How do you help your children develop a lifelong love of giving? We Grandmothers are certainly aware that today’s families live in times of “Hurry Up” – that mothers and fathers both work and have to deal with malls filled with gifts of every shape and color.
We recognize time is a precious commodity, so it’s often quicker and easier to suggest or even buy something for Aunt Mable during lunch hour, have it wrapped and then simply hand it to the child give it to her.
Your child’s psyche won’t be damaged for life by this practice. But whatever feelings your child has about this gift aren’t likely to foster a lifelong love of giving.
An alternative to going to mall or shopping online is to set aside time for her to make something. Two things will happen: Your child will value the time with you in ways you’ll never realize; and putting herself into the gift will make it all the more fun to give.
Resolve in advance that this is going to take time – so close the laptop and ignore the ringing smartphone. Decide that this will be the child’s gift and the more he or she puts into it the more valuable it will be.

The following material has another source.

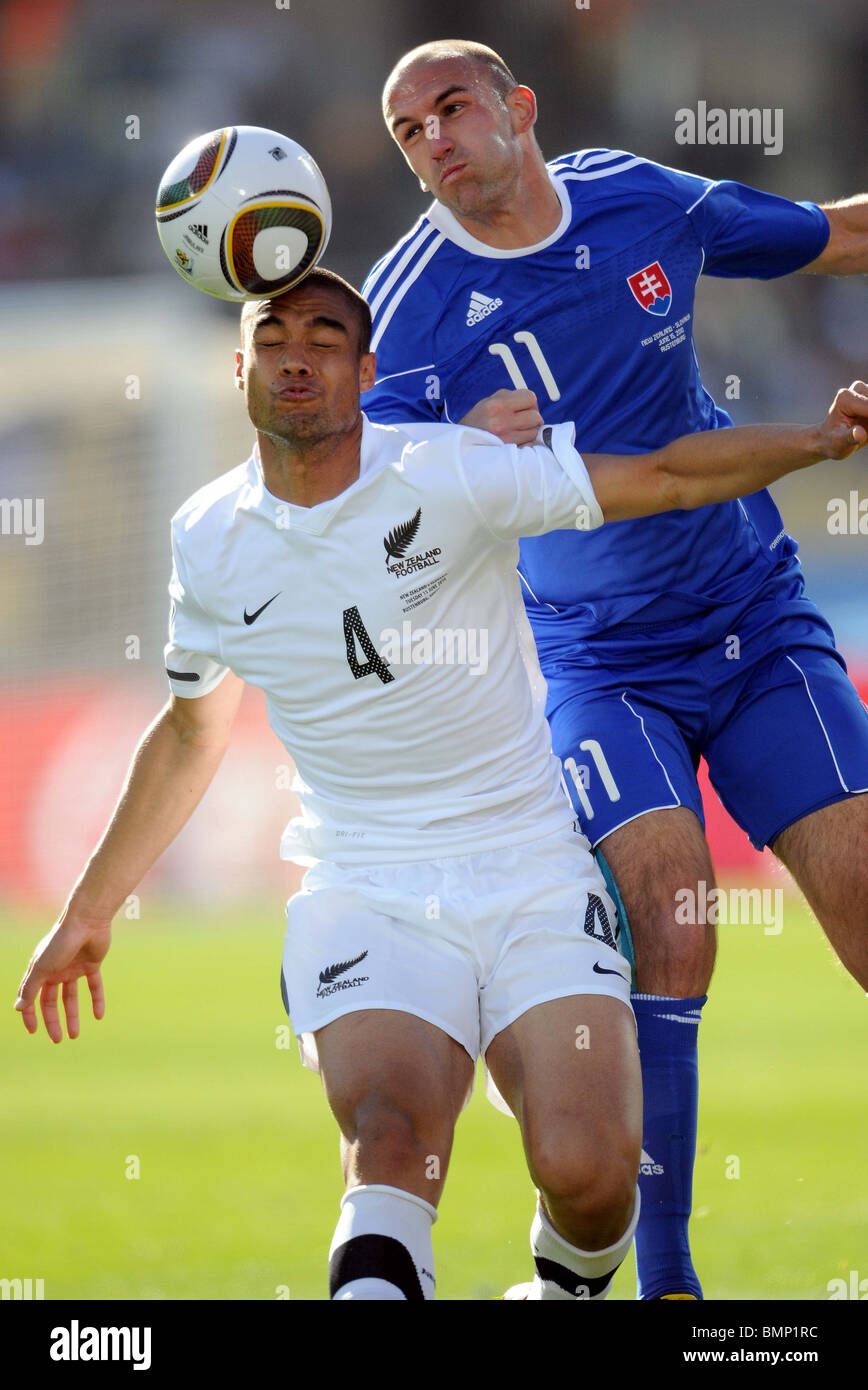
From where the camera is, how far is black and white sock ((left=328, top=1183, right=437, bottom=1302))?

A little help is invaluable, but try to resist the overpowering temptation to do it for her. Talking a little about who will get the gift can be fun.
“Daddy can never find his keys – what can we make that would help him?” A nail in a piece of decorated wood could hang by the back door.
“Grandpa is always reading – you could tell me a story, I’ll write it down and you can draw pictures on the cover.”
“Aunt Elizabeth loves flowers.” A wide-mouthed jar covered with masking tape and rubbed with shoe polish makes a very nice vase that looks like leather.
It’s almost impossible for a toddler to think about what another person likes, but making cookies together and packing them in small boxes; sticking cloves in oranges to be hung in closets; coloring a popsicle stick frame (before you put the photo in it) could all be done by your toddler with your help.
Preschoolers can set paperwhite bulbs in small dishes for early blooming, or plant a rooted sprig from your jade plant in a hand-painted terra cotta flowerpot.
The nicest cards can be made by ironing different bits of left-over crayons between two sheets of white shelf paper, peeling them apart and cutting the cooled shelf paper into squares – which can be glued to a folded sheet of paper.
Older relatives, or those who live in faraway places, will cherish recordings of children’s voices, or pictures of kids standing by things they’ve made such as a snowman or a tall block building.
Older children can make up a play, prepare a song to sing or write a poem.
Regardless of what you decide to do, please remember that your time with your child is valued. Most of the time your child’s gifts will be cherished and you will have been spared the angst of going from store to store, agonizing over what presents your child should give.
The the only one left on the list is you!